## Begin PAGE TEXT
How to free a union array in C? - c

I have a function that return me a union array, I need to free a union array after I use it.
An updated code :
This is a struct
typedef union _data {
float F;
uint8_t B[4];
} floatCharFunction;
This is a Read Function:
void HW_SWversion(version state,floatCharFunction* ver)
{
floatCharFunction fVersionRead[2] = {0,0};//SW-HW
*ver = *fVersionRead;
//floatCharFunction SW,HW;
if(state == SAVE_VERSION)
{
FLASH_ERASE(_4KB,VERSION_BASE_ADDR);
fVersionRead[0].F =VERSION_SW;
fVersionRead[01].F =VERSION_HW;
FLASH_WRITE(fVersionRead[0].B,VERSION_BASE_ADDR,VERSION_SIZE_IN_BYTES/2);
FLASH_WRITE(fVersionRead[1].B,VERSION_BASE_ADDR+VERSION_SIZE_IN_BYTES/2,VERSION_SIZE_IN_BYTES/2);
}else if(state == READ_VERSION)
{
FLASH_READ(VERSION_BASE_ADDR,fVersionRead[0].B, VERSION_SIZE_IN_BYTES/2);
FLASH_READ(VERSION_BASE_ADDR+VERSION_SIZE_IN_BYTES/2,fVersionRead[1].B, VERSION_SIZE_IN_BYTES/2);
//u16VersionRead = (versions[0] << 8) | versions[1];
}else return;
}
This is a Main :
main()
## End PAGE TEXT
* **TASKS**:
1. Echo the C union question word for word, starting with "I have a function" and going on through "if(state == SAVE_VERSION)".
2. In one to three sentences, explain why the poster of the C union question wants to free the union array.
## Begin GIVEN RECORDS
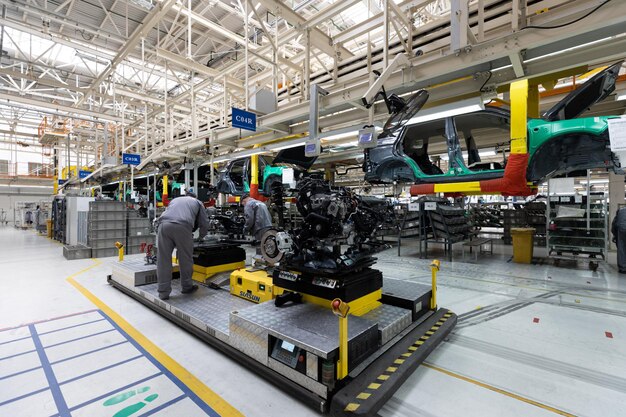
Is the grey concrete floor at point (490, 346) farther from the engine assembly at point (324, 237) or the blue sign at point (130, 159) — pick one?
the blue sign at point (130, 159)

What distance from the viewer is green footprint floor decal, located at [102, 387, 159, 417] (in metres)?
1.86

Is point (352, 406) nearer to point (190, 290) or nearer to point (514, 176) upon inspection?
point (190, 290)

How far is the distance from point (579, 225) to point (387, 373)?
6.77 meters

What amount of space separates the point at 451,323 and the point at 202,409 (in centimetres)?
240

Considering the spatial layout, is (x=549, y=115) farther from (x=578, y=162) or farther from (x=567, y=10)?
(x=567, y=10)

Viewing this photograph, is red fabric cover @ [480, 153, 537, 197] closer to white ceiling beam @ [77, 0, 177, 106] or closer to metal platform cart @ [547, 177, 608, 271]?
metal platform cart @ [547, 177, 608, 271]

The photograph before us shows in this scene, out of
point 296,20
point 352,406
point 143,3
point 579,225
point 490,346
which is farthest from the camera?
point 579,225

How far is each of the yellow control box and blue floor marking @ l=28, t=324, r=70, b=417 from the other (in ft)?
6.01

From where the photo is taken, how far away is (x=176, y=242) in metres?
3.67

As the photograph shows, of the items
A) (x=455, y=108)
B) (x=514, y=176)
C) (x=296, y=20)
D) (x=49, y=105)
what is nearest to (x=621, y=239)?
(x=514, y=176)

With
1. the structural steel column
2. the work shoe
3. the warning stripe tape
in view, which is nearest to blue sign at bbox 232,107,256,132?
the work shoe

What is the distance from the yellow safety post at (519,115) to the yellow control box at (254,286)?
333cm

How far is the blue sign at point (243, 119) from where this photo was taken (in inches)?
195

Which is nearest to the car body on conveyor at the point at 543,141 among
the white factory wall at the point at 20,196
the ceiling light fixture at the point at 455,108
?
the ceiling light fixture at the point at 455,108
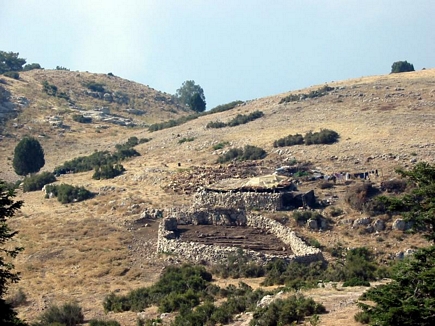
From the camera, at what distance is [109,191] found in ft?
## End GIVEN RECORDS
* **SOLUTIONS TO THE EXERCISE**:
1.
I have a function that return me a union array, I need to free a union array after I use it.
An updated code :
This is a struct
typedef union _data {
float F;
uint8_t B[4];
} floatCharFunction;
This is a Read Function:
void HW_SWversion(version state,floatCharFunction* ver)
{
floatCharFunction fVersionRead[2] = {0,0};//SW-HW
*ver = *fVersionRead;
//floatCharFunction SW,HW;
if(state == SAVE_VERSION)

2. The poster has a function that returns a union array. They need to free that array once they are done using it.